"I don't care if Monday's blue,
Tuesday's grey and Wednesday too,
Thursday I don't care about you..."
--The Cure, "Friday (I'm In Love)"


Regularity set in quickly; so did the realisation that it might be a problem. They found two restaurants they liked, one Italian and one more or less quick pan-Asian noodles, both cheap and relatively close to their apartments; unless someone was working overtime, they met at seven-thirty or eight, twice a week. Sometimes their dates would be on Mondays, or a rare Tuesday--but there would always be dinner on Thursday nights.

The problem was that it was undeniably a routine, and one in which they could very easily get caught.

He wasn't honestly sure he cared that much about his co-workers finding out--if nothing else, he would have loved to see the look on Tsuzuki's face when he found out that Tatsumi had a real, honest-to-god sex life--but he also knew that Tatsumi was a very private man, who would rather have mediated a staff meeting naked than admitted that he was seeing someone outside of work.

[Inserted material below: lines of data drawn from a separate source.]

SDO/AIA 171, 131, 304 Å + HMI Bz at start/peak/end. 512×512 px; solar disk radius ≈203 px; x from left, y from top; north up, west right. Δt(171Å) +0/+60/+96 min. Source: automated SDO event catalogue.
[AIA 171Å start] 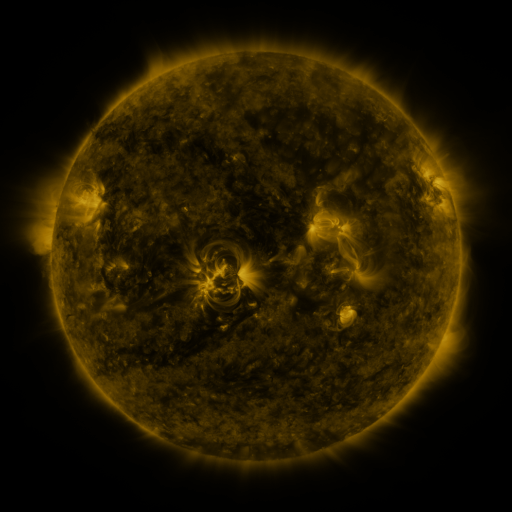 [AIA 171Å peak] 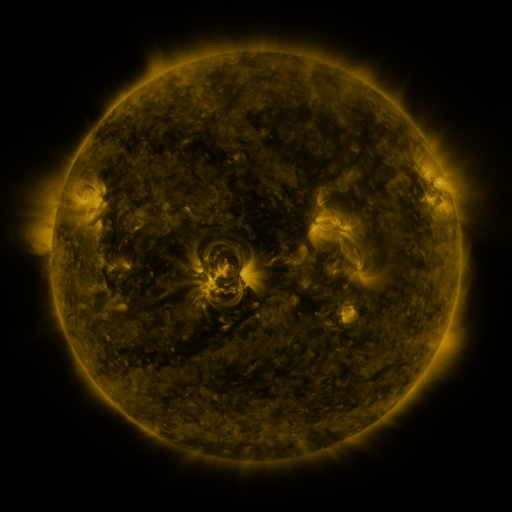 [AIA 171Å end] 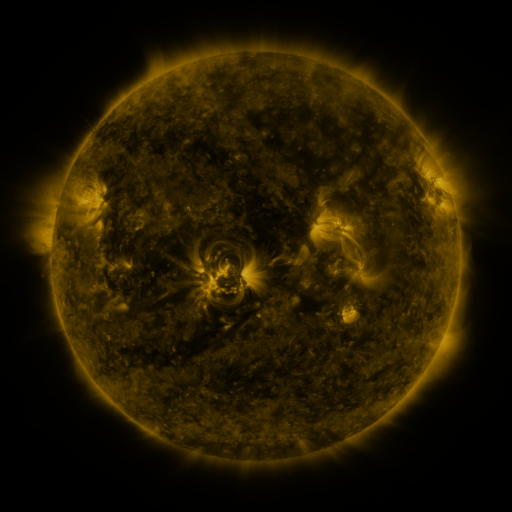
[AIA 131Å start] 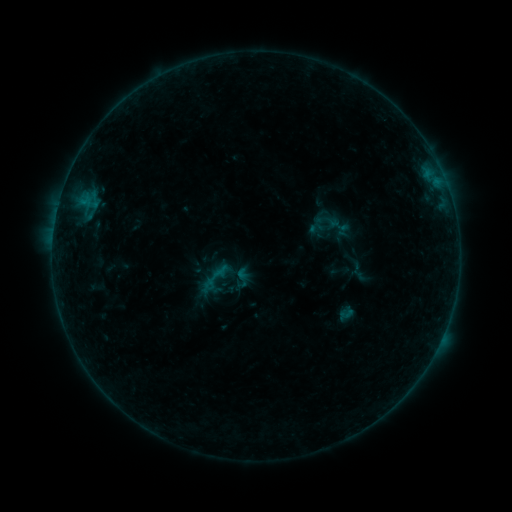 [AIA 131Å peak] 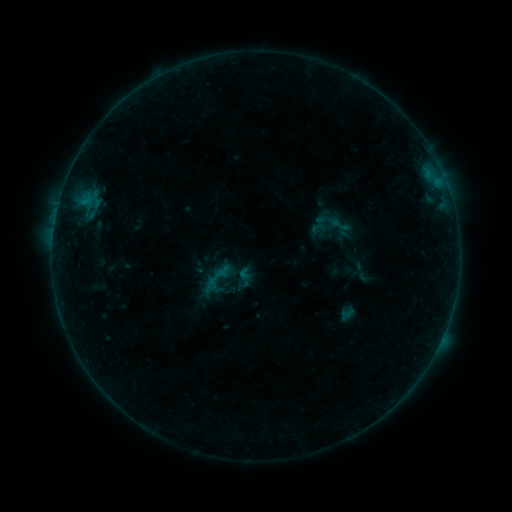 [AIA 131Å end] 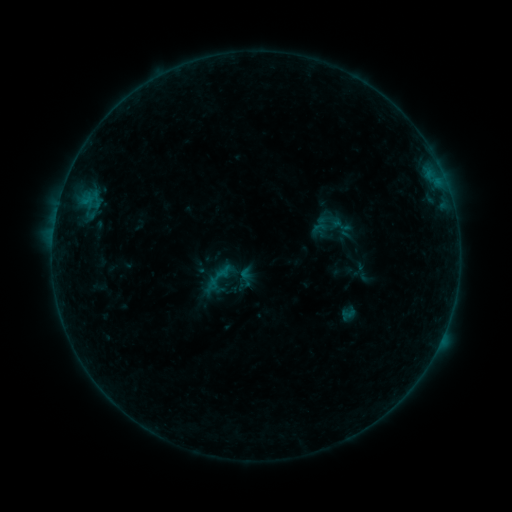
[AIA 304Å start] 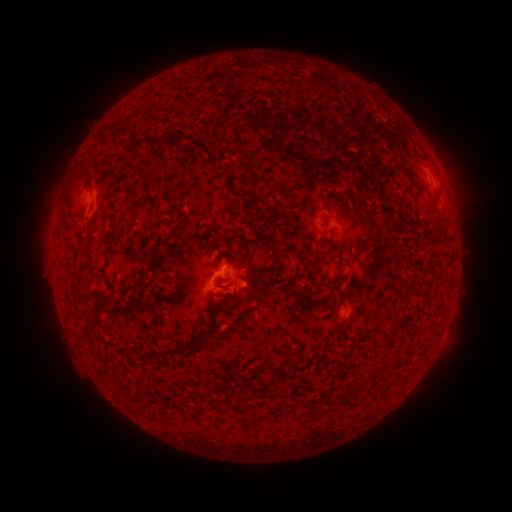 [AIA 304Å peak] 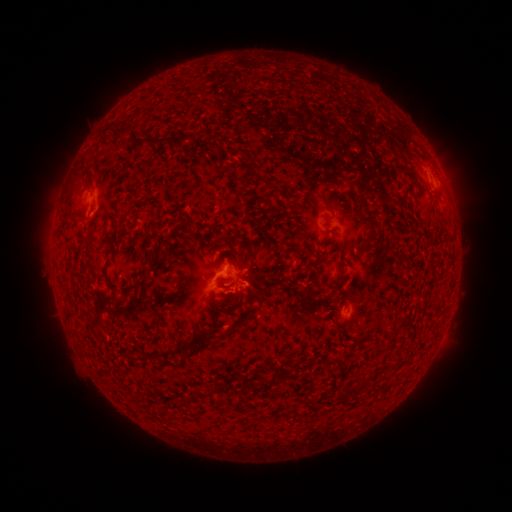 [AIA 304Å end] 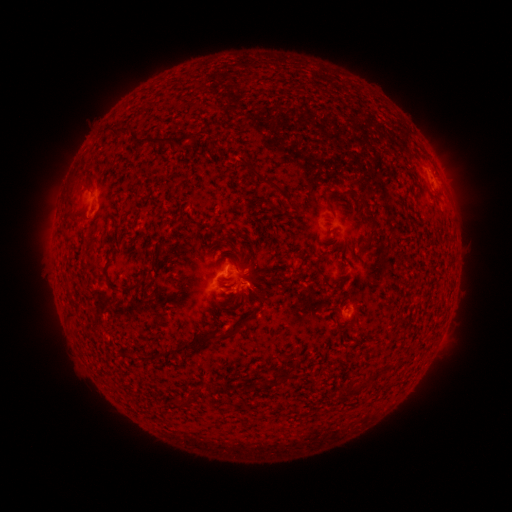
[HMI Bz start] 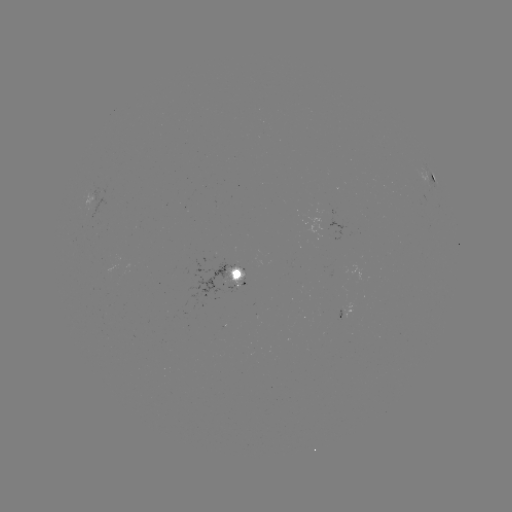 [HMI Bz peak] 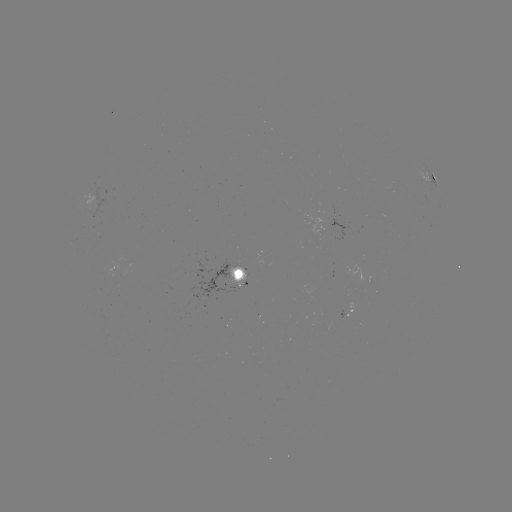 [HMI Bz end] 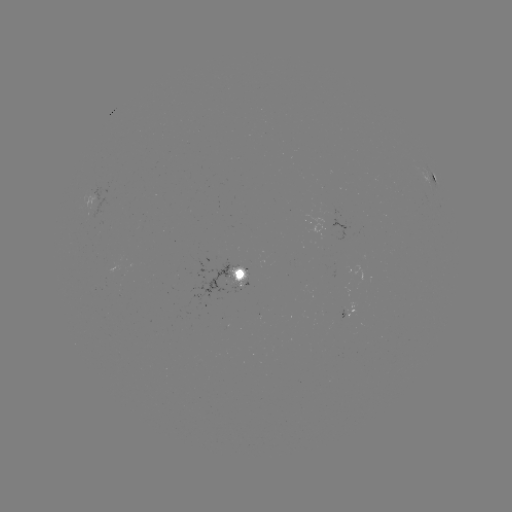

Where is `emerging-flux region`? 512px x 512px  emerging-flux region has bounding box [86, 183, 108, 219].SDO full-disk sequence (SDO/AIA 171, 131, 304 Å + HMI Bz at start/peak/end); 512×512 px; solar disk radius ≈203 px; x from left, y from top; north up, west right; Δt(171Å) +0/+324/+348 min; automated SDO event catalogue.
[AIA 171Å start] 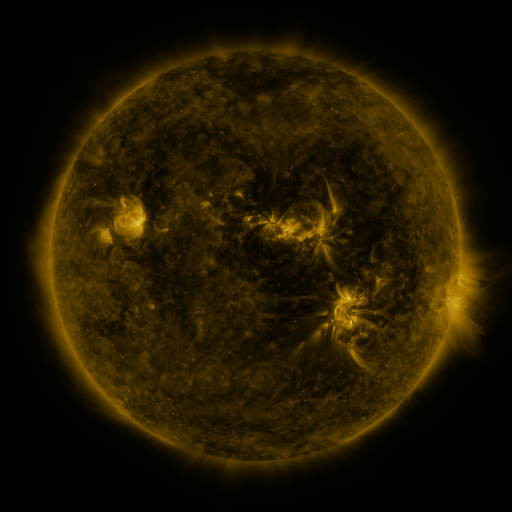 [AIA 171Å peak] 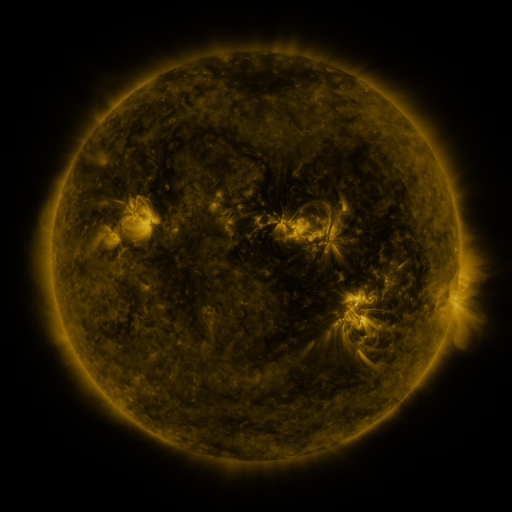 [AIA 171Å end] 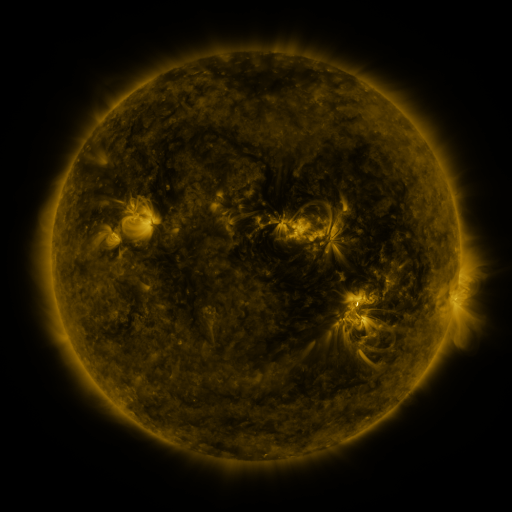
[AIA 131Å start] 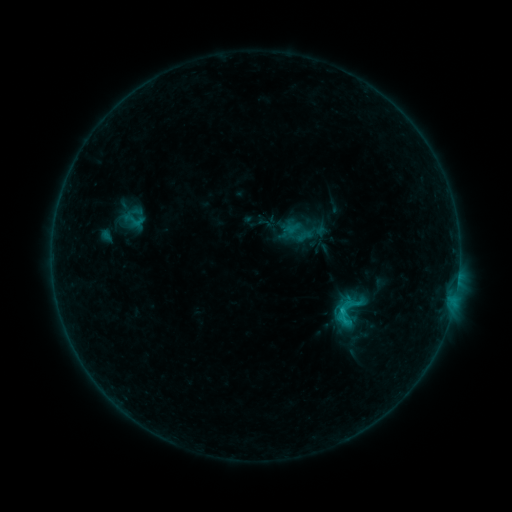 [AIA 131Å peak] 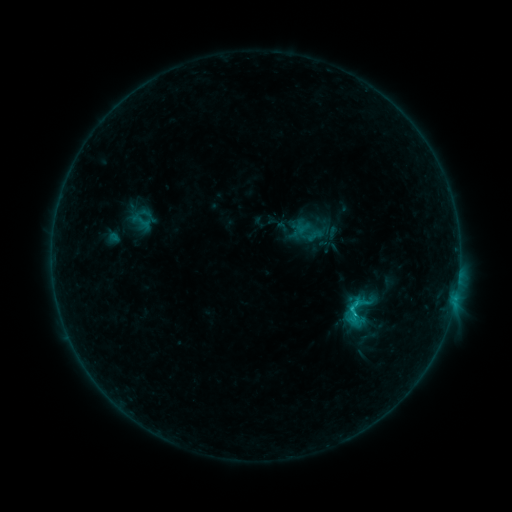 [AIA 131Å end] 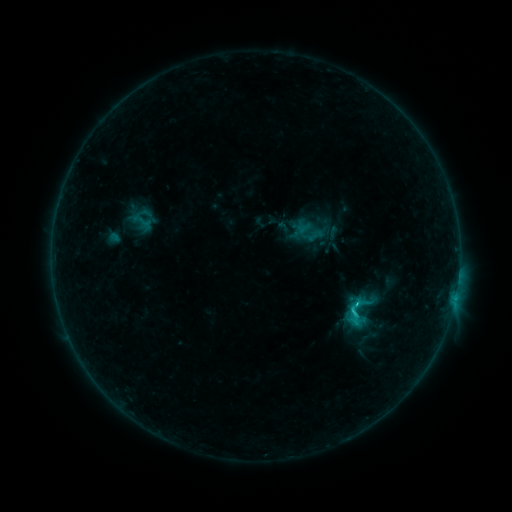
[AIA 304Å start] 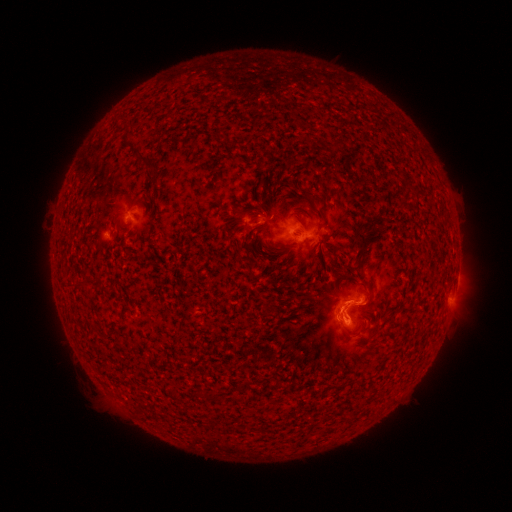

During the day, in meetings or the break room or across the table from Bon, he was Watari-san. Behind the closed doors of a lab or office, or after work, he shed the name as easily as an overlarge coat and was simply Yutaka. He'd heard both names spoken sharply, with a warning edge; he'd heard them both accompanied by laughter, too. The divide between one name and the other wasn't a sharp one--just significant, like the click of a lock sliding shut. Click, and he was the resident computer expert and mad inventor; click, and he was the only person who could make Tatsumi Seiichiro lose his temper or laugh like a schoolboy.

He was beginning to love Thursdays, partially because, as a scientist, he'd always believed that regularity only existed to be bent out of place.

"We're going to lunch," he announced, leaning across the threshold of Tatsumi's office.

Tatsumi glanced up from his calculator, one eyebrow raised. "I beg your pardon?"

"I'm taking you to lunch. Go get your coat."

"For goodness' sake, close the door--"

"I will when you're out here in the hall," he said sweetly.

Watching Tatsumi's temper rise was like observing the very beginnings of a dam giving out--a rusted beam shivering here, a crack in concrete appearing there. It was a perverse pleasure to see the process in action and know he was causing it.

"I thought," Tatsumi said, and his voice was tight, "we agreed to have dinner tomorrow."

"I don't want to wait. You like Mediterranean? There's this Greek place I haven't tried--"

"Someone is going to notice."

He considered for a moment.

"I'll bring the outline for the new library server."

Tatsumi put down the calculator.

"You're out of line," he said, but there was a slight catch in his tone that Watari knew intimately well by now. He'd won.

"And you're cute when you're mad. I'll meet you outside in five minutes!"

He didn't catch Tatsumi's response as he moved off down the corridor. He was laughing too hard.

Experiments were no fun unless you changed the variables, after all.